Since last week, inspired by Israeli graphic designer and teacher Ronny Edri's "Israel loves Iran" campaign, Iranians as well as members of other nations have reframed the narrative of war to one of a "love bomb".
Edri designed posters that read "Iranians: We will never bomb your country. We ♥ you." And Iranians responded in kind. This messaging is changing nightmares of war into hope that there will be solidarity between the people of Iran and Israel – creating a movement to wipe out fear, instead of each other.
The power of compassion
The unique characteristic of this campaign is how ordinary people have succeeded in reframing government narratives. Under pressure from fear of a war – initiated by governments – people began efforts to rescue each other from fright and apprehensiveness; they sought to make each other feel secure.
Here, even as an observer, you can see how people employed the most advanced skills from conflict resolution without even knowing it; they simply used the power of compassion, empathy and care. They unconsciously employed these conflict resolution methods to help create their own future and shape their realities.
When a popular movement of solidarity and unity like this is launched, it makes it clear that governments do not have their people's support in threatening the other side with war. Remarkably, the movement is succeeding in raising public consciousness and global awareness that people in both countries hate war – not each other.
As an Iranian observing this popular solidarity, I feel pride that people who have been surrounded by the nightmare of war for decades now find themselves powerful enough to change the future of the two countries as they stand shoulder-to-shoulder with friends and allies in the campaign.
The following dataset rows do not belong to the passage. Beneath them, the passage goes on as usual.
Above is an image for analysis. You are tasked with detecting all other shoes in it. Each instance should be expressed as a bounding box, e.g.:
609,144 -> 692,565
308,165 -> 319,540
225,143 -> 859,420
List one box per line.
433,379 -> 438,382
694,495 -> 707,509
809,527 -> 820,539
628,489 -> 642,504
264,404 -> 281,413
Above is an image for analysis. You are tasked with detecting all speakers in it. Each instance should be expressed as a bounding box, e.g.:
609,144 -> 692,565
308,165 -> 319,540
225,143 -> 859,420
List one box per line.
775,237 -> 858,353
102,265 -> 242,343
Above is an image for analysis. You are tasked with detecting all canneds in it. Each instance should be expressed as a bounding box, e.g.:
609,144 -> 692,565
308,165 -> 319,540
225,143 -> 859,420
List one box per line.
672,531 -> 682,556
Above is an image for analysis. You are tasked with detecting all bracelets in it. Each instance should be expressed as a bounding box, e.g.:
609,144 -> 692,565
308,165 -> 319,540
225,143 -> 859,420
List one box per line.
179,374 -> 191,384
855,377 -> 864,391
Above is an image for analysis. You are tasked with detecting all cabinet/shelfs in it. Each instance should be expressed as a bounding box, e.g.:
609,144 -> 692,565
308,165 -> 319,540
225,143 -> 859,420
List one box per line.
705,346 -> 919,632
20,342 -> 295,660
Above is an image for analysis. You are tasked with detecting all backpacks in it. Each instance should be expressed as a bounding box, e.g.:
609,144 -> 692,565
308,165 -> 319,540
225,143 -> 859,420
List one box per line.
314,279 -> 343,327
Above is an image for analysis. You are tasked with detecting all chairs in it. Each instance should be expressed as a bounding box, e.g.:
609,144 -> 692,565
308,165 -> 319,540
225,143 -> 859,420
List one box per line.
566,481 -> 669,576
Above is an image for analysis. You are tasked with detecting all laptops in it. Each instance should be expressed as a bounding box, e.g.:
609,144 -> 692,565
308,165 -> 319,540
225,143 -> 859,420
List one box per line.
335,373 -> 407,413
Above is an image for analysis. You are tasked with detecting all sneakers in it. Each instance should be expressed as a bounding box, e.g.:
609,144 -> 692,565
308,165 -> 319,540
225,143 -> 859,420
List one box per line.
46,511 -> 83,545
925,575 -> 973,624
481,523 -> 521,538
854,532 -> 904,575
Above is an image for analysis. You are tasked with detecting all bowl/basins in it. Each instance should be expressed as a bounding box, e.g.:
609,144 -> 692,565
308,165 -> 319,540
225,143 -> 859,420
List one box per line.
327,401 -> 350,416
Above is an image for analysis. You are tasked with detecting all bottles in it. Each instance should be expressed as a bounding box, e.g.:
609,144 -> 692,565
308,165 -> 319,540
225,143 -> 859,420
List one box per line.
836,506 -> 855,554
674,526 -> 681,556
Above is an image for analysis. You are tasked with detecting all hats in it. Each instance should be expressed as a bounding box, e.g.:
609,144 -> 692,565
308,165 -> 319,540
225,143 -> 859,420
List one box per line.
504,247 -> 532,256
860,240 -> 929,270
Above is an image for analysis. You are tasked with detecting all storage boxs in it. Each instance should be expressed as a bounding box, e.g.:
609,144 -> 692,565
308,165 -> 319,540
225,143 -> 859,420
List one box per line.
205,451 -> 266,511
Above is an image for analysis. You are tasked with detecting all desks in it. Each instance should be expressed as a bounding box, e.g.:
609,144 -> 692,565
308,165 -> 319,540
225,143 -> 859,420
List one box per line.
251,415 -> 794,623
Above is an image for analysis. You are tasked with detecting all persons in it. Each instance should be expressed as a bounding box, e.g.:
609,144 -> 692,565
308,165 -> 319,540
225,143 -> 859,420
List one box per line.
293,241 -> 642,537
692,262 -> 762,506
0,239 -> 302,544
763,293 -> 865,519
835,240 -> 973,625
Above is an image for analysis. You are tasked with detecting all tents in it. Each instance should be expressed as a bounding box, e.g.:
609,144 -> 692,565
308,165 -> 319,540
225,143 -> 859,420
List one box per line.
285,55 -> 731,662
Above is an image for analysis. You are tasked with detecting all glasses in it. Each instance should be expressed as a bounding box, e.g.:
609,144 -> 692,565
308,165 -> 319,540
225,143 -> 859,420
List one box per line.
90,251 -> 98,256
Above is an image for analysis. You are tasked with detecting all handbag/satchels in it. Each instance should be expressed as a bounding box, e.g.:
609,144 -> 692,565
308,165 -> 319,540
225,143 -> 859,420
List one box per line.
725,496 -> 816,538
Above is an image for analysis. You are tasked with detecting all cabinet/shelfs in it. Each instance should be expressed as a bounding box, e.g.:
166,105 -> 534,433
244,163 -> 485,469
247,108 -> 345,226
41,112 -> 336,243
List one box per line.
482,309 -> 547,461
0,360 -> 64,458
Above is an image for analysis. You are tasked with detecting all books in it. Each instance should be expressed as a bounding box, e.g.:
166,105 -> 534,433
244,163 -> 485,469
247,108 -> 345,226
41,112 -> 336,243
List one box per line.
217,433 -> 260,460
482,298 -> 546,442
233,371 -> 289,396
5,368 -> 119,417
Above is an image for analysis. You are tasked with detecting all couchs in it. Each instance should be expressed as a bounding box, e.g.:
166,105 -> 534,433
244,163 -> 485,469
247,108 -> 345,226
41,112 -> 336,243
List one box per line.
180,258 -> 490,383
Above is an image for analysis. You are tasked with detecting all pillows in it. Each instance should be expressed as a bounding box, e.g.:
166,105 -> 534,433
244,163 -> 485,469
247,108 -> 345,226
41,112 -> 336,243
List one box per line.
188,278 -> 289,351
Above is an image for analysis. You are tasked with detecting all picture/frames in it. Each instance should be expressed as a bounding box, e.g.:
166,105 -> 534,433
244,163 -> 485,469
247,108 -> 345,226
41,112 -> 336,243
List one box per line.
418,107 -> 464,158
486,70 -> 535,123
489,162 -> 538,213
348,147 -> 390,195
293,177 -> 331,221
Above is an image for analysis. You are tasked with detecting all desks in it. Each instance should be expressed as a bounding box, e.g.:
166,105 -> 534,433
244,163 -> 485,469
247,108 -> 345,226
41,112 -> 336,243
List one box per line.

Messaging campaign from our global society
If you spend even a few minutes on social networking sites, you will see that not only are Israelis and Iranians powering the campaign, but citizens of other nations, from Italy to the Philippines, are participating and want to counteract an attempt by Israel to strike Iran. This has truly become a messaging campaign from our global society.
It has grown to include a Facebook forum for individuals to connect. There, people from multiple countries have shared ideas, and the hunger for connecting across divisions and overcoming fears is clear. "Friends of Israel, we love you…before, there was no place to say [this]", said one Iranian participant. "I hope the soldiers of this earth can see what's happening here, between all [these] people…I hope they can say okay, let's stop the war", wrote another participant.
The "Israel loves Iran" campaign will be more powerful and effective when it builds bridges to more Iranians inside Iran. Bridging the people of Iran and Israel is not just preventing war, but re-bridging thousands of years of common history between the Iranian and Jewish peoples, dating back to the sixth century BCE.
This is the period when the Persian king Cyrus shaped the foundations of modern Iran through his achievements in politics and the military. He is described by Jewish sources, such as the ancient historian Josephus, as the "anointed of the Lord" because of his efforts to promote religious freedom and help the Jewish people return to their homeland.
The people of Israel and Iran can build this trust and respect again –this campaign is a step in that direction.
© Common Ground News Service 2012
Sahar Namazikhah was a journalist in Iran for 15 years. She is Director of Iran Projects at the Center for World Religions, Diplomacy and Conflict Resolution, and a Ph.D. student at the School of Conflict Analysis and Resolution at George Mason University.